The Graham family, consisting of two adults and eight children, made do with that four-room residence with a separate kitchen, which probably contained a dining room. The house was located on a 430-acre tract belonging to the Grahams resulting from the 1851 division of the lands of John Purcell, the deceased father of Mrs. Graham. In the 1860 census, Graham was listed as a farmer with real estate valued at $3,156 and approximately $10,500-worth of personal property.

Mystery Solved

         Strangely enough, the story of Alexander Graham was not widely known. The Lumber River Scots, the compiled family history for the Grahams, included the birth and death dates for Mrs. Graham and all her children, yet it did not mention the birth and death dates for Alexander Graham nor the circumstances of his death. In addition to Currie’s narrative mentioning Alexander Graham’s story, a letter dated July 12, 1937, written by Dr. William A. McLeod, a Presbyterian minister in Texas, to Dr. A.C. Bethune of Raeford referred to Alexander Graham as having been “killed in 1865 by Sherman’s bums.”

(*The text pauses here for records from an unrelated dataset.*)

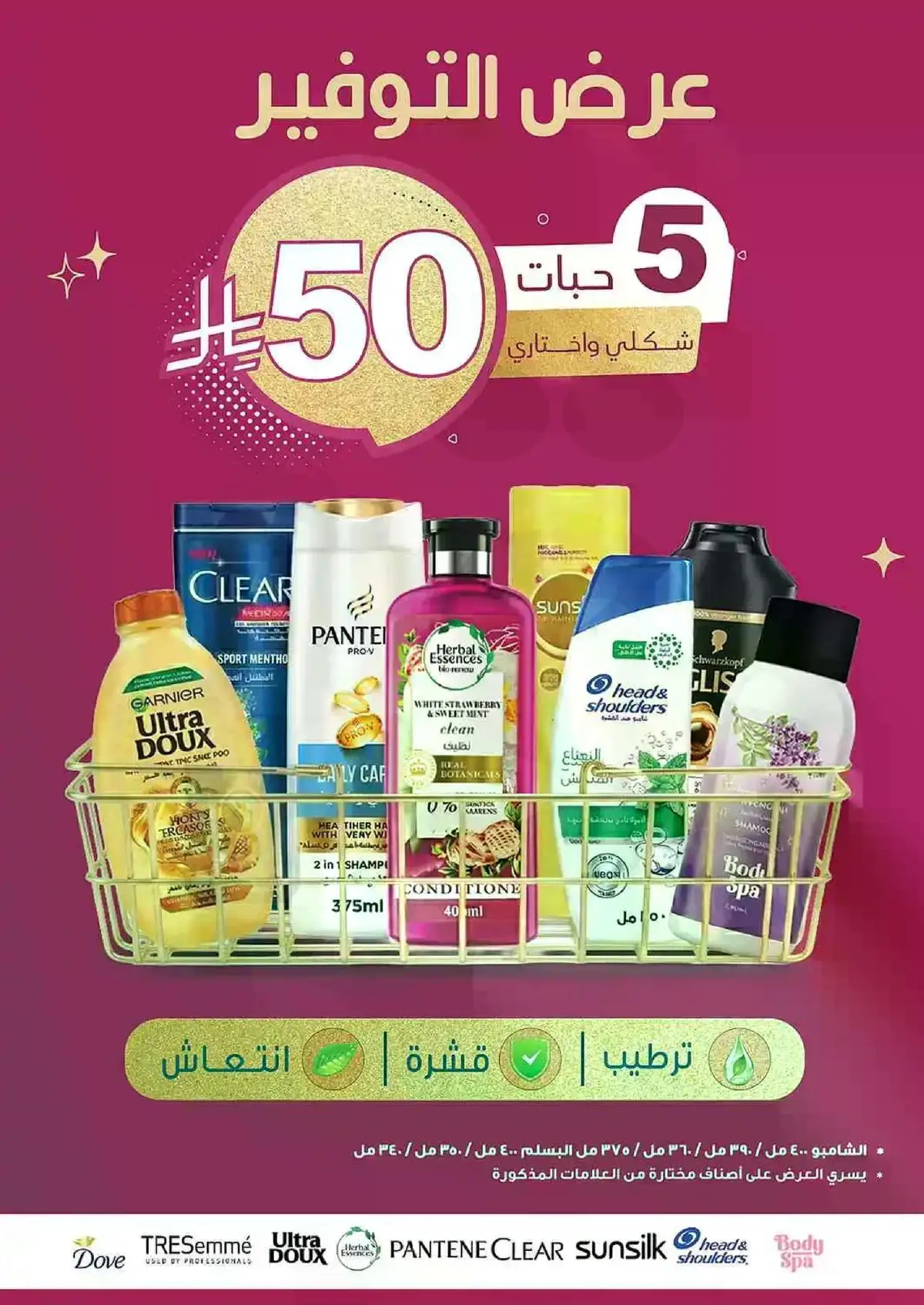 HEALTH & BEAUTY DEALS - Page 30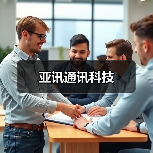 亚讯通讯科技(图4) 亚讯通讯科技(图4)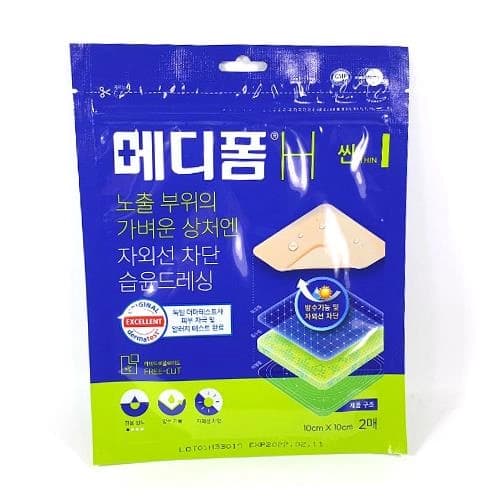 메디폼H 습윤드레싱밴드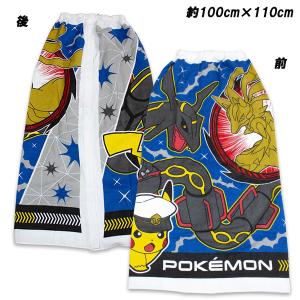 送料無料 ポケモン 大判 ラップタオル 黒いレックウザ＆メガルカリオ柄 約100×110cm 巻きタオル プールタオル スイミング タオル ポケットモンスター 2026年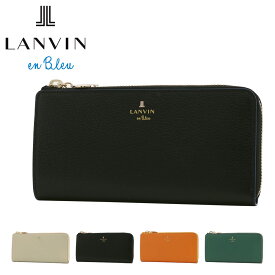 【4/20 抽選で最大100％Pバック】ランバンオンブルー 長財布 L字ファスナー 本革 レディース リム 483901 LANVIN en Bleu | 牛革 レザー[春財布][即日発送]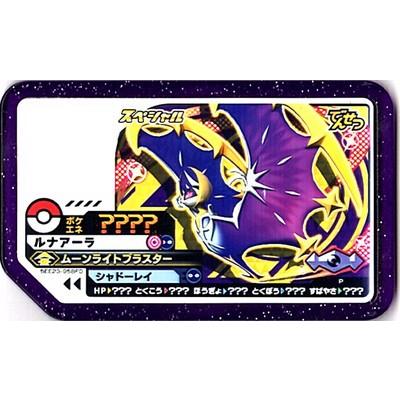 ポケモンガオーレ トロフィー ルナアーラ Winnerマーク無し クリアラメ仕様 Pg Tr 026 フルアヘッド 通販 Yahoo ショッピング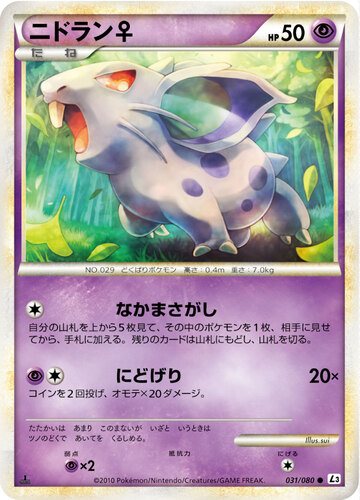 ニドラン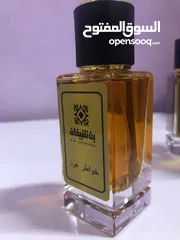  10 عطورات بن شيخان الاصلي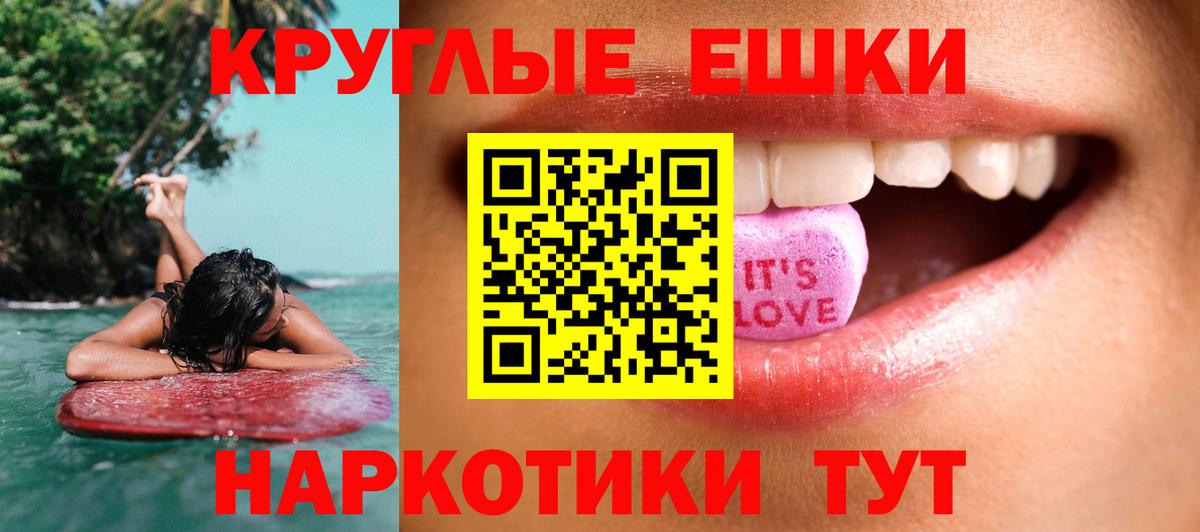 ЭКСТАЗИ круглые Томск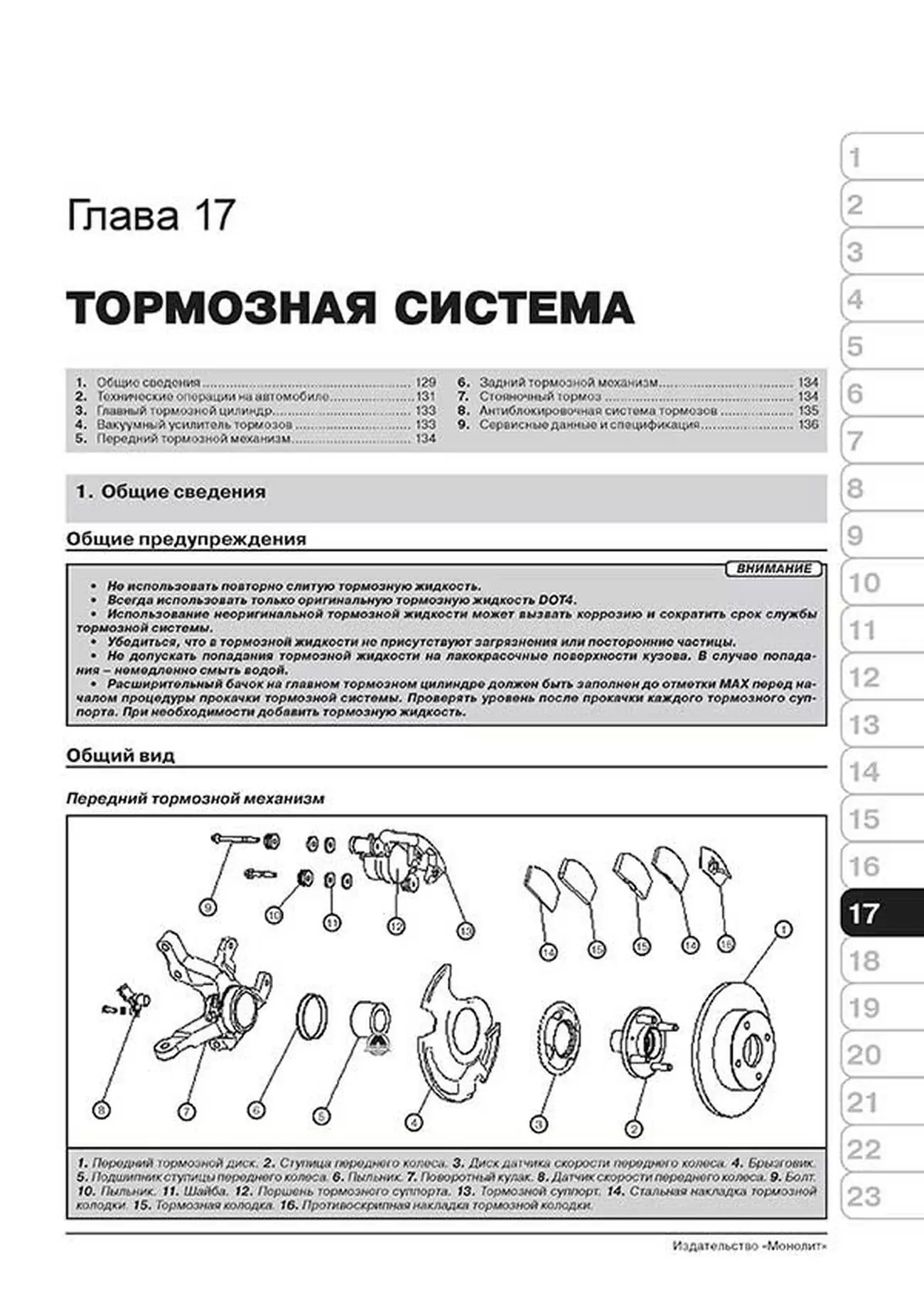 Книга: LIFAN SMILY (320) (б) с 2008 г.в. рем., экспл., то, сер. ЗС | Монолит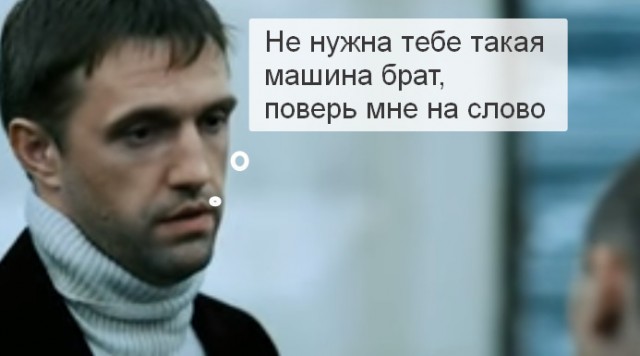 Хочу Q5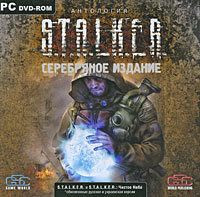 S.T.A.L.K.E.R. Антология Серебряное издание (PC DVD) (2 DVD)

Through the years, the author had noticed Graham’s date of death, engraved on his tombstone as March 9, 1865, as a coincidence—it being the same date that General Sherman’s troops were present in Robeson County. Since Graham was 65 years of age then, the author assumed that the stress of the Union army’s arrival had resulted in a natural death for a man of his age. The research and information provided by John C. Kelly of Rockville, Maryland, descendant of local families and native of Hoke County, and that of Dickson McLean, Jr. uncovered the answer to this mystery for which the author is much indebted.

 

Editor’s Note: When the term “servant” is being used, the author is referring to an enslaved individual.